In 1831, Nat Turner, the leader of a violent slave rebellion in Virginia, was convicted of insurrection and sentenced to be “hung by the neck until you are dead! Dead! Dead.” This does not seem to have troubled him unduly. The last words of his confession, as recorded by the lawyer Thomas R Gray, were: “I am here loaded with chains, and willing to suffer the fate that awaits me.”
That’s more or less the moment that Nathan Alan Davis’s regrettably ponderous drama, Nat Turner in Jerusalem, at New York Theater Workshop, begins. The night before his execution, Turner (Phillip James Brannon), appropriately shackled, is enjoying a prayerful evening when Gray (Rowan Vickers) arrives to interrupt his solace and his sunset. Gray wants to uncover information about other rebellions in other states. But Turner has none.
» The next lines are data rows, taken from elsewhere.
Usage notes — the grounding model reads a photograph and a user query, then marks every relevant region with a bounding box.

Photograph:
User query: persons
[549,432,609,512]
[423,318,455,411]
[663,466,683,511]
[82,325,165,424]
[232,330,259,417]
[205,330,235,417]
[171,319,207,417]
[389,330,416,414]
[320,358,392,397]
So the two men talk past each other. Occasionally the lights darken, stagehands shift the platform and Vickers returns dressed as a guard. These conversations are not markedly more productive.
A fascination with Turner endures, as the William Styron novel and the imminent Nate Parker film attest. The case invites contemporary audiences to engage with a grim moral argument. How do we, as allegedly enlightened auditors, reconcile the immense and systemic evils of slavery with the particular and local horrors of Turner’s uprising against it? A man who rebels against injustice, a man true to his faith, a man who stoically accepts his sentence – these are qualities associated with heroes. But who would find heroism in the slaughter of so many children?
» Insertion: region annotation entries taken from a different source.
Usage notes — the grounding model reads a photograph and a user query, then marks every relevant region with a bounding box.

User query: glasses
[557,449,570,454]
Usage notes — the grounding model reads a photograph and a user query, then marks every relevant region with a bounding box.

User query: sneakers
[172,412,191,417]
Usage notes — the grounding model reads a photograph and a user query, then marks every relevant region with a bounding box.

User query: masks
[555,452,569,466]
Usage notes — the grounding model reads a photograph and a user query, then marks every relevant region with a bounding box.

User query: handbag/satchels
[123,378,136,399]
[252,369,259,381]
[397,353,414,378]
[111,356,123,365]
Perhaps that debate is stashed somewhere in all the speechifying of Nat Turner in Jerusalem. If so, it becomes one more dispute that fails to catch fire. This is a play in search of its conflict. The lightly anachronistic language sits heavily in the mouths of the actors. Brannon, an equable performer with a sting in his histrionic tail, nicely underplays Turner’s fanaticism, but he rarely connects to either Vickers’s Gray or to his guard. (Vickers, a young actor, seems eager but overmatched.)
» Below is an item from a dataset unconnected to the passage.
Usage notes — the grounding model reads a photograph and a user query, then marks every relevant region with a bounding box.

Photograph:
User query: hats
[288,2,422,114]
Davis has an interest in and a seeming reverence for history that doesn’t always serve him well. A playwright with a more distinctive approach to language and genre – the likes of Adrienne Kennedy, Suzan-Lori Parks or Branden Jacobs-Jenkins – might have found surreal terror or brutal comedy in these events. But Davis’s version, under the stolid direction of Megan Sandberg-Zakian, is disappointingly static. Gray wants something; Turner can’t and won’t give it. Neither is altered, neither is persuaded and this dynamic never really changes, no matter how many biblical allusions and homilies the script provides. Gray, callow and self-satisfied, is not an especially likable character, yet he seems unusually sympathetic when he complains: “I am weary of talking in circles.”